コンクリの壁に背中を預けていた千種がそこから目を離して、骸の体を頭からつま先までじっと見つめた。(怪我はない、)


「交渉の余地もありませんでしたよ」

原因不明の爆発。死傷者数名。瓦礫と化した酒場。
画面に映し出されたこの映像を目にした瞬間、犬も千種も作戦の失敗と、何より骸の身を案じた。
しかし彼はこうしてここにいる。


「あの男なら、あるいは、と思っていたのですがね」

「これからどうしますか」

「諦めるんれすか?」

「クフフ…、いえ、時間はたくさんあります」

ゆっくりやっていきましょう。微笑んで呟いた骸は、例の少女の姿を頭の中に思い描いた。――そうですね、近々、会いに行きますか。

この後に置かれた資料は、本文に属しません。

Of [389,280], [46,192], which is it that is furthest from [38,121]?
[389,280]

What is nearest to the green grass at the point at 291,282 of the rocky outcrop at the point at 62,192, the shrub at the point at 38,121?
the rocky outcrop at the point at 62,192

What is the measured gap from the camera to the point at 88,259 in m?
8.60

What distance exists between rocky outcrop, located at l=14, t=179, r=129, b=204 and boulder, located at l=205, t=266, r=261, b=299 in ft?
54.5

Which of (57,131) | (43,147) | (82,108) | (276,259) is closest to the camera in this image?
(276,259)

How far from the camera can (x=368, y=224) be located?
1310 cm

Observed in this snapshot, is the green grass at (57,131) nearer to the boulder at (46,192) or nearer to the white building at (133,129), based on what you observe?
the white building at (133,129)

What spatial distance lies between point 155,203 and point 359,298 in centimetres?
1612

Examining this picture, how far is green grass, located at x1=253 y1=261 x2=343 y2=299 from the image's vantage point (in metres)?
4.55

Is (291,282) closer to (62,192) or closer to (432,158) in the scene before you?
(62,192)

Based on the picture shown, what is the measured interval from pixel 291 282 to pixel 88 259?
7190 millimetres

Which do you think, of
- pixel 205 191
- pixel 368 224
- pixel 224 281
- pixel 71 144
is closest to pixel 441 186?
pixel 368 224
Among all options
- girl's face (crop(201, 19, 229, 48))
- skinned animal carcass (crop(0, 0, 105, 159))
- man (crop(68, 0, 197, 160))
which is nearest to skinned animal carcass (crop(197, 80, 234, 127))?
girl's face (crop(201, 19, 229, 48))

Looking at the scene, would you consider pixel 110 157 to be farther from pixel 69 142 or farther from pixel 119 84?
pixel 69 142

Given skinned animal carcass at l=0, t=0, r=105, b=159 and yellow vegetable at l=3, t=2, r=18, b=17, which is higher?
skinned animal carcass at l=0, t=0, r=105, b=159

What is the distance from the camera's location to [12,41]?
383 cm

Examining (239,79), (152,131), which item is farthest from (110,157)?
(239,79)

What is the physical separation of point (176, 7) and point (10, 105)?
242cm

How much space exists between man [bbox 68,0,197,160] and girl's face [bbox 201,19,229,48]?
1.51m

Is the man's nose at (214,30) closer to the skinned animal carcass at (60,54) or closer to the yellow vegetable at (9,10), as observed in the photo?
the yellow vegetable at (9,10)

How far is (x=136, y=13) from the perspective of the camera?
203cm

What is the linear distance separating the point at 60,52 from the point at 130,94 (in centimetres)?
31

XANXUSが玄関の戸を引くと、丁度なまえが靴を履いているところだった。
顔を上げたなまえが、あっと小さく声を漏らす。彼女の顔に一瞬浮かんだ些細な気まずさをXANXUSは見逃さなかった。

「お…おはようございます」

XANXUSは特に返事も返さずに、なまえの膝に痛々しく貼られた絆創膏を見た。この傷は一昨日、なまえがベルに追いかけられた時に転んでできたものらしい。なまえはXANXUSの視線に気付き、苦笑を浮かべる。

「鈍臭いんです、わたし」

「…ああ」

XANXUSが返事を返した事に少なからずほっとしたらしい。少し緊張を和らげたような口ぶりでなまえは続ける。

「昨日はごめんなさい」

スクアーロもベルも起きていないのか、静まり返った家の中でその声は妙にこもった。
昨日の晩に何度もおさらいした言葉を、手に汗握る思いで口にしたなまえ。

「私が考え足らずでした。今度からは気を付けます」

「…」

「…ザンザスさん?」

XANXUSは伸ばした自分の掌が少女の頭に乗る寸前で止めた。
(俺は、何を)
不思議そうにこちらを見上げるなまえと暫く見つめ合い、XANXUSの手はなまえの頭でなく頬に伸びた。そして、

「いは、いはひ!ひたたははははひいい!!」

「ぶはっ」

「いはいれす、らんらふさん!!」

その頬を千切れんばかりの力で引っ張ったXANXUS。満足したように手を離すと、丁度良いタイミングで玄関のチャイムが鳴った。

「なんなんですか…もう」

「さっさと行って来い、ドカス」

ほっぺたをさすさす撫でながらドアスコープで玄関の外側を見ると、ツナと隼人君がどこかそわそわしたように立っている。
(ねえ獄寺君、今変な悲鳴聞こえなかった?)
(まさかアイツじゃないっすよね…!?今ちょっと確認してみます)
「!」
なんて言って彼が取り出したのがダイナマイトだっていうんだから、私は大慌てで玄関を飛び出した。


「どこぞのドカスに攫われて、俺に手間かけさせんじゃねぇぞ」

「き、気を付けます!いってきます!」

扉が閉まる直前の忠告。
(昨日のような安易な考えではまずいんだよね…!私が、しっかりしなきゃ!)
気を引き締めて一歩踏み出したなまえが、段差につまずいてツナを巻き込み、盛大に転ぶのはそれから数秒後の話である。